Stored records:
----
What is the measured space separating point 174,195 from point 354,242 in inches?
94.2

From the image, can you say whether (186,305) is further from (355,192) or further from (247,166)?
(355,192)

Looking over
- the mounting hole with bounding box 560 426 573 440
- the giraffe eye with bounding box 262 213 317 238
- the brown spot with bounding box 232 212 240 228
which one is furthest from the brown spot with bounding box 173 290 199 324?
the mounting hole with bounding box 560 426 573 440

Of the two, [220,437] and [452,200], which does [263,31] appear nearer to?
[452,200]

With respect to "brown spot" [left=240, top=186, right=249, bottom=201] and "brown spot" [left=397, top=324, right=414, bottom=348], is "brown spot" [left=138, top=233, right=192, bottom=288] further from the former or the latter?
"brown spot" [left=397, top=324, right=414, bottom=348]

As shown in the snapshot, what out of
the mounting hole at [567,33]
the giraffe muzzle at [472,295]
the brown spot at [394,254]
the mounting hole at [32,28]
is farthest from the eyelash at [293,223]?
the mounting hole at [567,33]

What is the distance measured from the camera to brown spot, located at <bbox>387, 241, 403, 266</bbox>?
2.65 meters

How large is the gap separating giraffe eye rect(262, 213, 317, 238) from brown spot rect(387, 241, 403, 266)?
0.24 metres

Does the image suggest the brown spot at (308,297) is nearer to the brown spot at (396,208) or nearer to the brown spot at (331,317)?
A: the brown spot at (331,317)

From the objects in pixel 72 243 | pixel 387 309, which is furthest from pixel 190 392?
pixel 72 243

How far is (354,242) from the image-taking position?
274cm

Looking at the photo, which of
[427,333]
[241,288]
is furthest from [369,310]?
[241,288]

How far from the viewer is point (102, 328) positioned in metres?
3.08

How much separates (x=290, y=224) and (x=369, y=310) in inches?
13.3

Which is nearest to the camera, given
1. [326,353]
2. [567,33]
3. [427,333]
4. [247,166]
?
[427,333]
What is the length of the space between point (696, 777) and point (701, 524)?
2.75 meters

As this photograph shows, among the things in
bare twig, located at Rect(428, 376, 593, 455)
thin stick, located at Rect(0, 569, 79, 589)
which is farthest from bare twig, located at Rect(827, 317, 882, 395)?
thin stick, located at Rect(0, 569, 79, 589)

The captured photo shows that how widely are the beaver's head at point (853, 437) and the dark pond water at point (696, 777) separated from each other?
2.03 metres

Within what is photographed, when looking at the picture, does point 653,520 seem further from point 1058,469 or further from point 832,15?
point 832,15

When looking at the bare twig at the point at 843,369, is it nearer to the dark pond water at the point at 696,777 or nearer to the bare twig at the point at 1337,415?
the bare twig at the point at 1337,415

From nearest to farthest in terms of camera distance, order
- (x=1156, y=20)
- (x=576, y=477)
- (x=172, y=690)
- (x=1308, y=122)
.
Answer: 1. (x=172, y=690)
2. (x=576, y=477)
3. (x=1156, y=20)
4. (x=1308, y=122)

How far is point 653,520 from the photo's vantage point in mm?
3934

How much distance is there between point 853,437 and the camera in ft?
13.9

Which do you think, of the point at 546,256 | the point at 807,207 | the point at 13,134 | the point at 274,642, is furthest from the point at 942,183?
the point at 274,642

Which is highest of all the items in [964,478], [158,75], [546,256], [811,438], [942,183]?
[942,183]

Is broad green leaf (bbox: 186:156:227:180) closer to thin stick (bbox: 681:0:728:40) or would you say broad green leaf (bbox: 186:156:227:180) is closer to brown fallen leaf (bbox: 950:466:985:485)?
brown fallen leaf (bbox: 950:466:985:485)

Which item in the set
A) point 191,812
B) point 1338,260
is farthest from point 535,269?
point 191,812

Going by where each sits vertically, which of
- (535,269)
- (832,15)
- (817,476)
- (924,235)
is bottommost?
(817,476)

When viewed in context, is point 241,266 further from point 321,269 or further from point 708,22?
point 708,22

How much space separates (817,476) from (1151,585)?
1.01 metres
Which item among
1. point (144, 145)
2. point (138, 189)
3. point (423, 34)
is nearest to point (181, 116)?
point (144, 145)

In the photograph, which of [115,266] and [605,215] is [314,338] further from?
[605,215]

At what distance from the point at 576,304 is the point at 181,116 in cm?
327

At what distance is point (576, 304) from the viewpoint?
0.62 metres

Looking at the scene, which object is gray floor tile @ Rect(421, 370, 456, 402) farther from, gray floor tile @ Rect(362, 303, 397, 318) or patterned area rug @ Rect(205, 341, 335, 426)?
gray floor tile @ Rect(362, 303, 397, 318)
----
> TASK DESCRIPTION:
Output the line holding "From nearest to", then every later line through the end of the records above, exactly as given and nothing else.

> TASK ANSWER:
From nearest to farthest in terms of camera distance, order
- (x=1156, y=20)
- (x=576, y=477)
- (x=172, y=690)
- (x=1308, y=122)
.
Answer: 1. (x=172, y=690)
2. (x=576, y=477)
3. (x=1156, y=20)
4. (x=1308, y=122)

How far is point 653,520 from the photo's vantage point in mm?
3934

How much distance is there between point 853,437 and the camera in ft?
13.9

Which do you think, of the point at 546,256 | the point at 807,207 | the point at 13,134 | the point at 274,642, is furthest from the point at 942,183?
the point at 274,642

Which is highest of all the items in [964,478], [158,75], [546,256], [811,438], [942,183]?
[942,183]

Is broad green leaf (bbox: 186:156:227:180) closer to thin stick (bbox: 681:0:728:40) or would you say broad green leaf (bbox: 186:156:227:180) is closer to brown fallen leaf (bbox: 950:466:985:485)?
brown fallen leaf (bbox: 950:466:985:485)

Which item in the set
A) point 191,812
B) point 1338,260
is farthest from point 535,269?
point 191,812

Going by where each sits vertically, which of
- (535,269)
- (832,15)
- (817,476)
- (924,235)
is bottommost?
(817,476)

When viewed in context, is point 241,266 further from point 321,269 or further from point 708,22?
point 708,22

How much space separates (817,476) from (1151,585)?
1.01 metres
Which item among
1. point (144, 145)
2. point (138, 189)
3. point (423, 34)
is nearest to point (181, 116)?
point (144, 145)

In the photograph, which of [115,266] and [605,215] is [314,338] further from?
[605,215]

At what distance from the point at 576,304 is the point at 181,116 in cm?
327

At what distance is point (576, 304) from the viewpoint?
0.62 metres

Looking at the scene, which object is gray floor tile @ Rect(421, 370, 456, 402) farther from, gray floor tile @ Rect(362, 303, 397, 318) or patterned area rug @ Rect(205, 341, 335, 426)?
gray floor tile @ Rect(362, 303, 397, 318)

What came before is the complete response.